[gcr] Fix crash on parsing some certificates (#894157)
Tomas Bzatek
tbzatek at fedoraproject.org
Mon Jan 14 17:21:04 UTC 2013
commit cb7d14a486b983ccba17e9485a6e05abf17e4172
Author: Tomas Bzatek <tbzatek at redhat.com>
Date: Mon Jan 14 18:20:46 2013 +0100
Fix crash on parsing some certificates (#894157)
gcr-3.7.2-egg-armor-memrchr-negative.patch | 269 +++++++++++++++++++++++++++
gcr-3.7.2-egg-armor-memrchr-truncated.patch | 40 ++++
gcr.spec | 13 ++-
3 files changed, 321 insertions(+), 1 deletions(-)
---
diff --git a/gcr-3.7.2-egg-armor-memrchr-negative.patch b/gcr-3.7.2-egg-armor-memrchr-negative.patch
new file mode 100644
index 0000000..ca9d343
--- /dev/null
+++ b/gcr-3.7.2-egg-armor-memrchr-negative.patch
@@ -0,0 +1,269 @@
+From 155912092ab90b5597817b4a3c67ccc8dec00cb9 Mon Sep 17 00:00:00 2001
+From: Stef Walter <stefw at gnome.org>
+Date: Fri, 11 Jan 2013 20:23:12 +0000
+Subject: egg-armor: Fix memrchr() call with negative string length
+
+ * Initial patch by Gustavo Luiz Duarte <gustavold at linux.vnet.ibm.com>
+ * The cause of this bug was reusing argument variables for other
+ purposes in parsing functions when that didn't really make sense,
+ so fix this as well.
+ * Add tests that catch this issue.
+
+See https://bugzilla.redhat.com/show_bug.cgi?id=893162
+
+https://bugzilla.gnome.org/show_bug.cgi?id=691505
+---
+diff --git a/egg/egg-armor.c b/egg/egg-armor.c
+index 812f1aa..dd213d0 100644
+--- a/egg/egg-armor.c
++++ b/egg/egg-armor.c
+@@ -104,18 +104,20 @@ armor_find_begin (const gchar *data,
+ const gchar **outer)
+ {
+ const gchar *pref, *suff;
++ const gchar *at;
+ gchar *stype;
++ gsize len;
+
+ /* Look for a prefix */
+ pref = g_strstr_len ((gchar*)data, n_data, ARMOR_PREF_BEGIN);
+ if (!pref)
+ return NULL;
+
+- n_data -= (pref - data) + ARMOR_PREF_BEGIN_L;
+- data = pref + ARMOR_PREF_BEGIN_L;
++ len = n_data - ((pref - data) + ARMOR_PREF_BEGIN_L);
++ at = pref + ARMOR_PREF_BEGIN_L;
+
+ /* Look for the end of that begin */
+- suff = g_strstr_len ((gchar*)data, n_data, ARMOR_SUFF);
++ suff = g_strstr_len ((gchar *)at, len, ARMOR_SUFF);
+ if (!suff)
+ return NULL;
+
+@@ -149,6 +151,8 @@ armor_find_end (const gchar *data,
+ const gchar *stype;
+ const gchar *pref;
+ const gchar *line;
++ const gchar *at;
++ gsize len;
+ gsize n_type;
+
+ /* Look for a prefix */
+@@ -156,20 +160,20 @@ armor_find_end (const gchar *data,
+ if (!pref)
+ return NULL;
+
+- n_data -= (pref - data) + ARMOR_PREF_END_L;
+- data = pref + ARMOR_PREF_END_L;
++ len = n_data - ((pref - data) + ARMOR_PREF_END_L);
++ at = pref + ARMOR_PREF_END_L;
+
+ /* Next comes the type string */
+ stype = g_quark_to_string (type);
+ n_type = strlen (stype);
+- if (n_type > n_data || strncmp ((gchar*)data, stype, n_type) != 0)

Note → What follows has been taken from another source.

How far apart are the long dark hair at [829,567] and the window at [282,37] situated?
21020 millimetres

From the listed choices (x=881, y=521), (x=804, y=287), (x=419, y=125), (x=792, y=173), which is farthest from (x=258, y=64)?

++ if (n_type > len || strncmp ((gchar*)at, stype, n_type) != 0)
+ return NULL;
+
+- n_data -= n_type;
+- data += n_type;
++ len -= n_type;
++ at += n_type;
+
+ /* Next comes the suffix */
+- if (ARMOR_SUFF_L > n_data && strncmp ((gchar*)data, ARMOR_SUFF, ARMOR_SUFF_L) != 0)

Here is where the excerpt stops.